Implementing Information Retrieval Systems

I believe that it’s valuable to implement software components that you use from scratch merely to gain a better understanding of the systems you use. I’ve never implemented an operating system from scratch or designed and implemented a programming language like many of my friends but I’d really like to one day. Part of the problem is that looking at a large, complicated, system from the outside is intimidating.

A couple of years ago I spent many months working with CLucene, the C++ port of the Lucene IR (full text search). Both CLucene and Lucene are huge, complicated and often appear to be buggy. While learning about the Lucenes I did a bunch of reading about full text search theory. It never seemed that complicated, but all of the implementations I came across clearly were.
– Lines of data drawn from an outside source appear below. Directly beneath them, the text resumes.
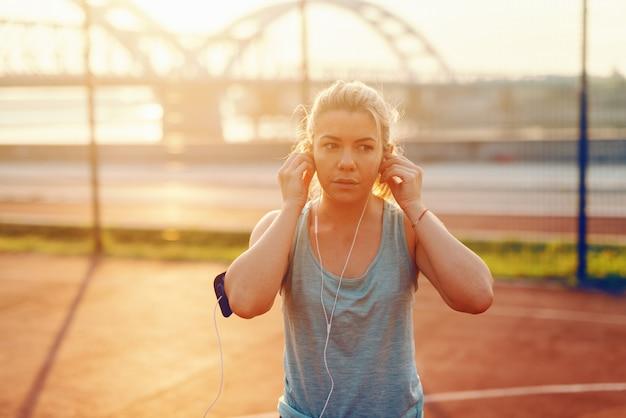이른 아침에 법원에 서있는 동안 귀에 이어폰을 넣어 아름 다운 스포티 한 금발 여자의 초상화.
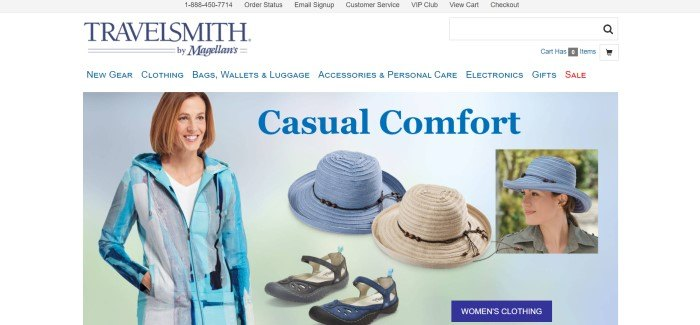 This screenshot of the home page for TravelSmith has a gray header, a white navigation bar with blue text, and a light blue main section featuring photos of a woman in casual travel clothing in shades of blue, along with a blue hat and a tan hat and a pair of sandals, behind blue text and a blue call to action button.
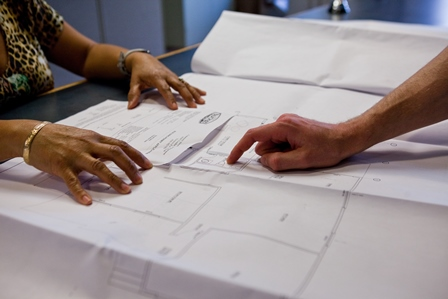 hands inspecting building plans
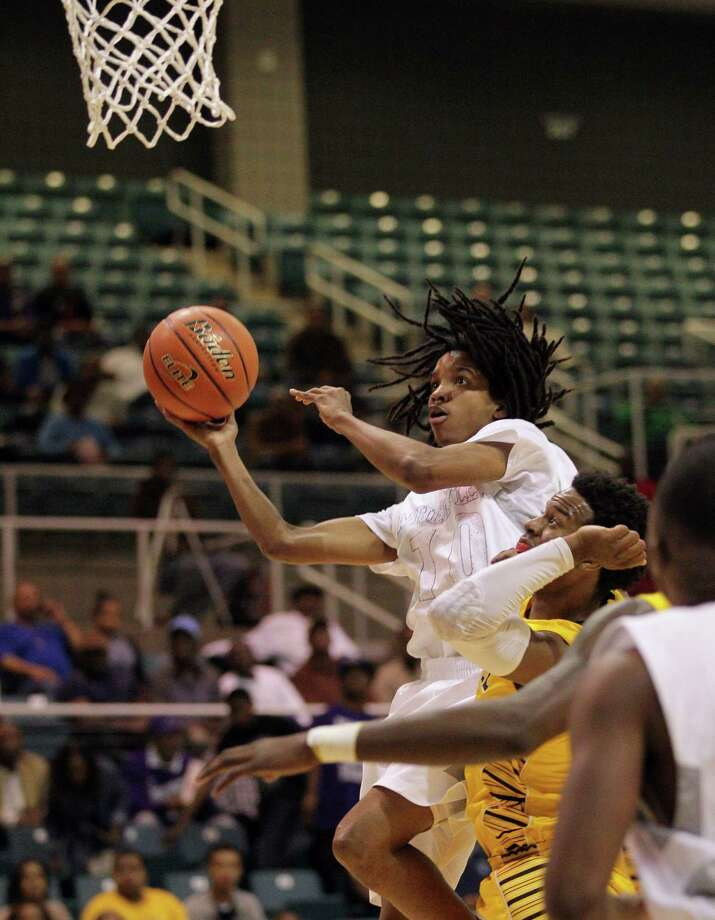 Wheatley's Kevon Johnson drives to the basket during a high school boys basketball regional quarterfinal playoff game between Fort Bend Marshall and Wheatley at the Merrill Center in Katy, Texas . Photo: Bob Levey / ©2014 Bob Levey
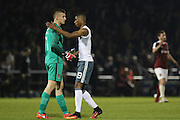 Marcus Rashford Forward of Manchester United consoles Northampton Town goalkeeper Adam Smith (1) during the EFL Cup Third Round match between Northampton Town and Manchester United at Sixfields Stadium, Northampton, England on 21 September 2016. Photo by Phil Duncan.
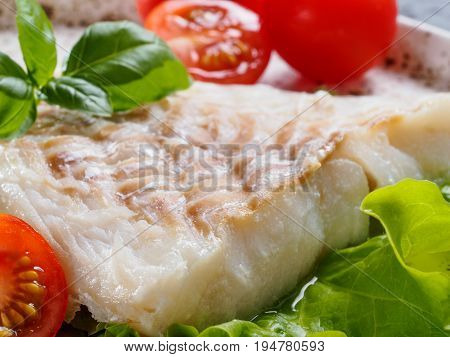 Close up view of grilled codfish with basil and cherry tomatoes in trendy white plate.
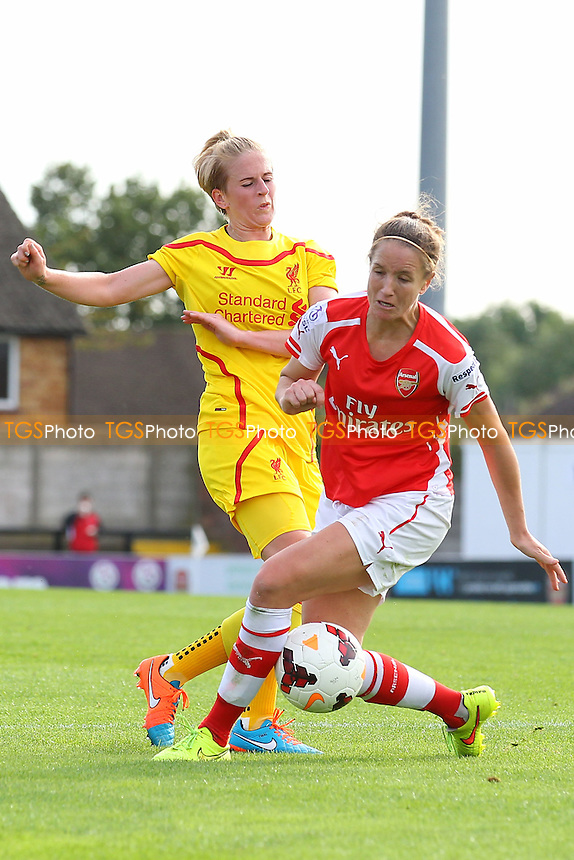 Natasha Dowie of Liverpool Ladies tangles with Casey Stoney of Arsenal Ladies - Arsenal Ladies vs Liverpool Ladies - FA Womens Super League Football at Meadow Park, Boreham Wood FC  - 05/10/14 - MANDATORY CREDIT: Gavin Ellis/TGSPHOTO - Self billing applies where appropriate - contact@tgsphoto.co.uk - NO UNPAID USE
A basic full text search engine works like this:

  • collect all of the words in the input documents
  • simplify the words so that similar ones are the same, so I can search for “look” and get “looked”, “looking” and “looker”
  • organize the words in a special tree data structure called a trie that lets you look up the words in linear time, the leaves of the trie for each word indicate which documents it’s present in
  • to search for a word you walk the trie and get the list of documents

Yesterday I spent a couple of hours walking (Tel Aviv public transport was failing me) and I worked through most of how to implement this in my head. I also thought about how to implement phrase matching. I’m not really sure how phrase matching works in other systems (like I said, they’re too complicated for me to understand easily) but I represent each instance of a word in a document and then link from one instance to the instance of the next word in the document. That way after walking down the trie to find the first word in the phrase I can walk along each word in the phrase, comparing it to the next word in the document.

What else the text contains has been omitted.